* PAGE TEXT:
###

As Roy Morgan pointed out, however, the February results predate the Ukraine invasion and the latest leap in petrol prices, and the latest consumer confidence surveys for March clearly show a knockback to the expected economic outlook. Roy Morgan’s latest survey (second week of March) found that “Consumer Confidence dropped to its lowest since October 3/4, 2020 (95.7) this week as the Russian invasion of Ukraine led to sanctions on Russian energy exports and led to steep increases in the prices of petroleum products. The price of petrol in Australia has hit record highs above $2 per litre for the first time. Consumer Confidence is now below the neutral level of 100 in all States … Driving the weekly drop were declines in sentiment in regards to personal financial situations and also the performance of the economy over the next year and next five years”. The March Westpac / Melbourne Institute consumer survey found much the same: “This is the weakest print since September 2020 … Views on the economic outlook recorded the sharpest pullback”.

###

* SUPPLIED DATA:

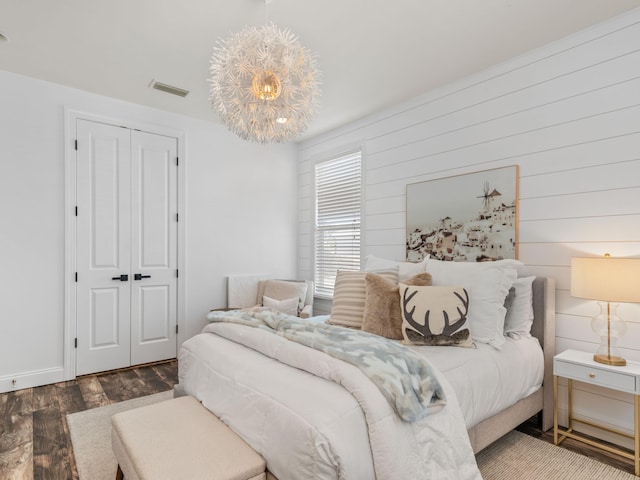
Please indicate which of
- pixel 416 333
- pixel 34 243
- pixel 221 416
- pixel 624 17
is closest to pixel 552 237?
pixel 416 333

###

* PROBLEM STATEMENT: Translate this sentence from the passage on consumer confidence into Spanish: "The price of petrol in Australia has hit record highs above $2 per litre for the first time."

* TASK RESPONSE: El precio de la gasolina en Australia ha alcanzado máximos históricos por encima de $2 por litro por primera vez.